At first glance, it looked like quite the boat. At only 30 feet, nearly the same length as ours, it was taller and beamier than Quagmire, giving it slightly more living space. We were told that the last time the boat had been examined, just a few short months ago, it had been in excellent shape. But a few short months without extensive TLC can alter more than you’d think. Looking into the boat was like staring through a time warp. Our minds both went through a series of flashbacks of all of the labor and projects that we had just been through and then some. The prospect of starting all over and spending another week up to our shoulders in elbow grease curdled the breakfast in our stomachs and dried the saliva in our throats. We weren’t absolutely convinced that this boat was going to be going through the canal this year, and we weren’t ready to sign up for another project that could very well have an indefinite number of extensions tacked on.
We plopped ourselves down on our friends couch to have a think. We could throw in the towel and go back to work with a bitter taste in our mouths of the summer vacation that never was. But we were both exhausted. Physically and emotionally drained. The summer was supposed to be a unique opportunity for new experiences, but long tireless days strung together end-to-end spent on boat projects was by now an all too familiar thing. What we needed was a distraction and a change.
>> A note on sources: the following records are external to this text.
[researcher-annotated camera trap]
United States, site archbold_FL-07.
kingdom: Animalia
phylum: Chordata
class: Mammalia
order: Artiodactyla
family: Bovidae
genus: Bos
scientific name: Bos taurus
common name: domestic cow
Luckily, we had come to the right place. Our friends had just the ticket for us – literally. They suggested Hawaii, where they had been a few times and had really enjoyed. Despite our lack of enthusiasm or assistance, they played travel agent and found us amazing deals on tickets and lodging and sent us back to Newport to pack with a new sense of direction – west – and, even, accomplishment for having been able to refocus ourselves.
We repacked many of our things, stowed the sailing gear, took down everything on deck and went through the bitter-sweet demobilization with humility. Then we headed west across the Pacific Ocean. Without Quagmire.